Carlo Monterenzi è un fotografo ben noto ai manerbiesi. Ha cominciato a praticare la fotografia negli anni ’70. Ha fatto i propri primi esperimenti con la Comet della madre; poi, è passato alla sua prima reflex, una Zenit: una macchina di fabbricazione russa, di cui ricorda la buona qualità ottica e la pessima meccanica. Quest’ultima gli fu sottratta durante il servizio militare. Ma l’incidente non frenò la sua passione: al ritorno dalla leva, acquistò una Minolta, marchio al quale rimase affezionato fino all’avvento del digitale.

Lavorò per due anni in un negozio di fotografia di Brescia; poi, aprì il proprio studio a Manerbio nel 1987. Attualmente, esso è gestito dalla figlia Claudia.

Un capitolo della mostra “In Essere”, presso il Bar Borgomella (13-26 febbraio 2022) è stato dedicato a lui e alla sua produzione, spaziante per vari generi.

Un notevole ruolo, in essa, è giocato dal bird watching, ovvero dagli scatti che rappresentano gli uccelli in natura. Non a caso la locandina dell’esposizione ritraeva un martin pescatore. Ci sono poi le trasparenze delle ali di libellula, o i riflessi acquatici uniti alla leggerezza dei piumaggi.

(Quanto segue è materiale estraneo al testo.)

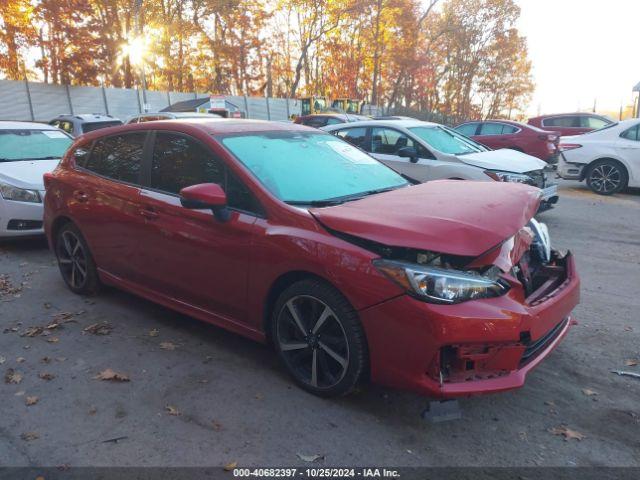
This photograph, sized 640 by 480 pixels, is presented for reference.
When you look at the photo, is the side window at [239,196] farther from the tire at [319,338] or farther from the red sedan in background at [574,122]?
the red sedan in background at [574,122]

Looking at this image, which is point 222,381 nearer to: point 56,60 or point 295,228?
point 295,228

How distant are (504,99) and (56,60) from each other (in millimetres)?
46970

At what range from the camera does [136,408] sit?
3.31 meters

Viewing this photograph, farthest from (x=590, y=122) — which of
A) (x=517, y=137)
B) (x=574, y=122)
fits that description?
(x=517, y=137)

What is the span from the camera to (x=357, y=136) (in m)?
9.62

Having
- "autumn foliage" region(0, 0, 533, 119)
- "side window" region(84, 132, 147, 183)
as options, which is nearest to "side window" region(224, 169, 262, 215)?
"side window" region(84, 132, 147, 183)

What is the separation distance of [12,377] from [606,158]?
11731 mm

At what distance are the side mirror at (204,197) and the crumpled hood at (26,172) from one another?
4.44 m

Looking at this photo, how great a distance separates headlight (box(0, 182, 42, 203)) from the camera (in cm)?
693

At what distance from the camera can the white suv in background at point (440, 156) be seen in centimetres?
839

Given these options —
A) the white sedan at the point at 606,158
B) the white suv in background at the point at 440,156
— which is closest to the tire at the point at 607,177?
the white sedan at the point at 606,158

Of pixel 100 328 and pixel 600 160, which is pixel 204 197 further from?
pixel 600 160

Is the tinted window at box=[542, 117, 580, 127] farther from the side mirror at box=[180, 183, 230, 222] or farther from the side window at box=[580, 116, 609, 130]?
the side mirror at box=[180, 183, 230, 222]

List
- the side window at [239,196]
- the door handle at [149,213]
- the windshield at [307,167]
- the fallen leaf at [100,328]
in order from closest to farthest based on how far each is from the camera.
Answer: the side window at [239,196] < the windshield at [307,167] < the door handle at [149,213] < the fallen leaf at [100,328]
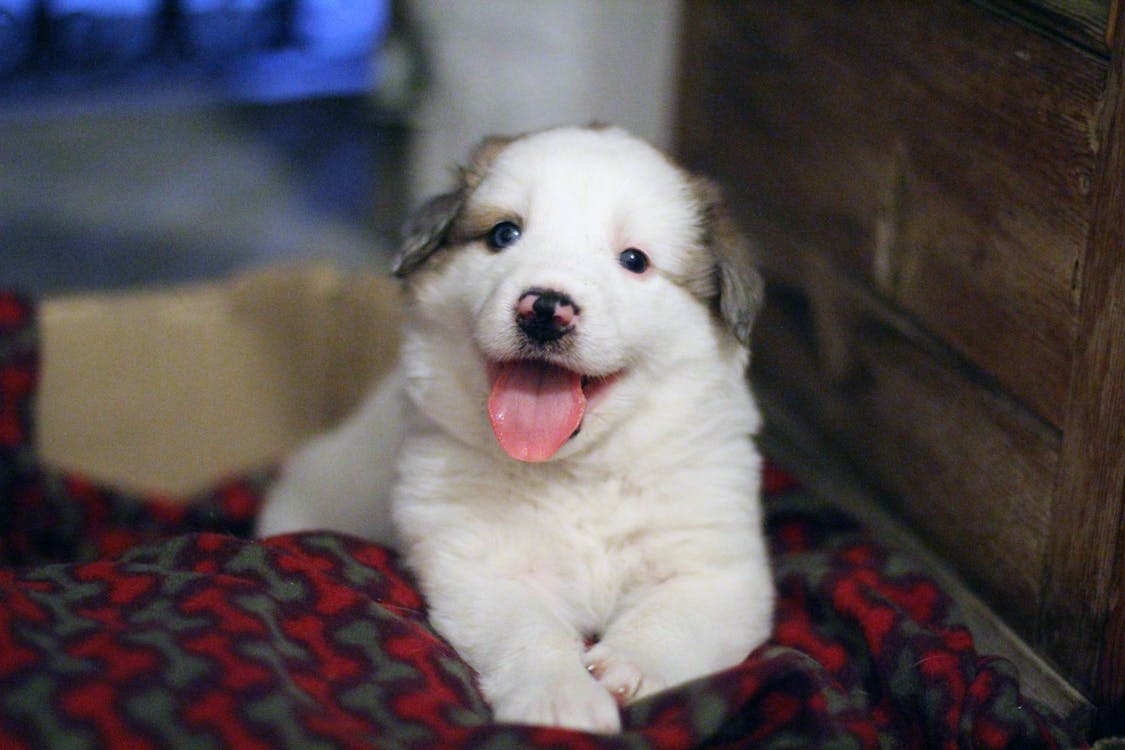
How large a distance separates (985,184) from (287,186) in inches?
153

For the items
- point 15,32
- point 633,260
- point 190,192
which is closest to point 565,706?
point 633,260

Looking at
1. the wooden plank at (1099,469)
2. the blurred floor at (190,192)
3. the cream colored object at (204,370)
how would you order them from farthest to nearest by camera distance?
the blurred floor at (190,192), the cream colored object at (204,370), the wooden plank at (1099,469)

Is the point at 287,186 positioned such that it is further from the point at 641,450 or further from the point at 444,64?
the point at 641,450

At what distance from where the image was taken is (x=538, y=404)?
2117mm

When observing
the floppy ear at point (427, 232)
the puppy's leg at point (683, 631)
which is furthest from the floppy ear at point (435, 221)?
the puppy's leg at point (683, 631)

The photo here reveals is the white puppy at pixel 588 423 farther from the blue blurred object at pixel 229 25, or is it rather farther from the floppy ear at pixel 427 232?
the blue blurred object at pixel 229 25

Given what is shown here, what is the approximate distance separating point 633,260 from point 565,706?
79cm

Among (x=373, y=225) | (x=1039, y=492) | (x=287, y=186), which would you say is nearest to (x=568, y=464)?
(x=1039, y=492)

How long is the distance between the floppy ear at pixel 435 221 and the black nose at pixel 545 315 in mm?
370

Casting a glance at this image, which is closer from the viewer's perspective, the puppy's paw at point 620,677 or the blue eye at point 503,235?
the puppy's paw at point 620,677

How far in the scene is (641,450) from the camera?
7.36 feet

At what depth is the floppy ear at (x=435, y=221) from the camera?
227 cm

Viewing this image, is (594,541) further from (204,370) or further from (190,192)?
(190,192)

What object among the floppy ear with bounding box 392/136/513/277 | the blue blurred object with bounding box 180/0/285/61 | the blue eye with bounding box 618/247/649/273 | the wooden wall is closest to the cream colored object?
the wooden wall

Un filone decisamente manerbiese è quello dedicato agli spettacoli teatrali andati in scena al Politeama: i momenti più intensi delle rappresentazioni sono ritratti nei loro forti chiaroscuri. Altri scatti (perlopiù in bianco e nero) sono invece foto di viaggio, realizzate sia in città che in campagna.

Le fotografie a tema naturalistico sono le preferite da Monterenzi, che è però affezionato a tutte le proprie opere. Fra di esse, se ne segnala una ispirata al “Passero solitario” di Giacomo Leopardi e rappresenta l’omonimo uccellino. Il legame con la poesia e l’attaccamento affettivo derivano dal fatto che la fotografia è un’arte come le altre: ben lungi dall’essere freddamente oggettiva (come qualcuno la vorrebbe), comporta selezione, creatività, prospettive soggettive. La scelta dell’inquadratura, della luce e dei colori non è mai neutra.

Il digitale ha reso il mestiere del fotografo meno faticoso e più ecologico; ma alcuni puristi praticano ancora la fotografia chimica, di cui amano alcuni particolari effetti.

Gli scatti esposti al Borgomella erano comunque tutti digitali, a dimostrazione del fatto che l’evoluzione tecnologica dei mezzi non ha tolto né varietà, né poesia a quest’arte. Parente stretta del cinema e spesso alleata del teatro (come nel caso che abbiamo visto), la fotografia rappresenta la vita nei suoi momenti irripetibili.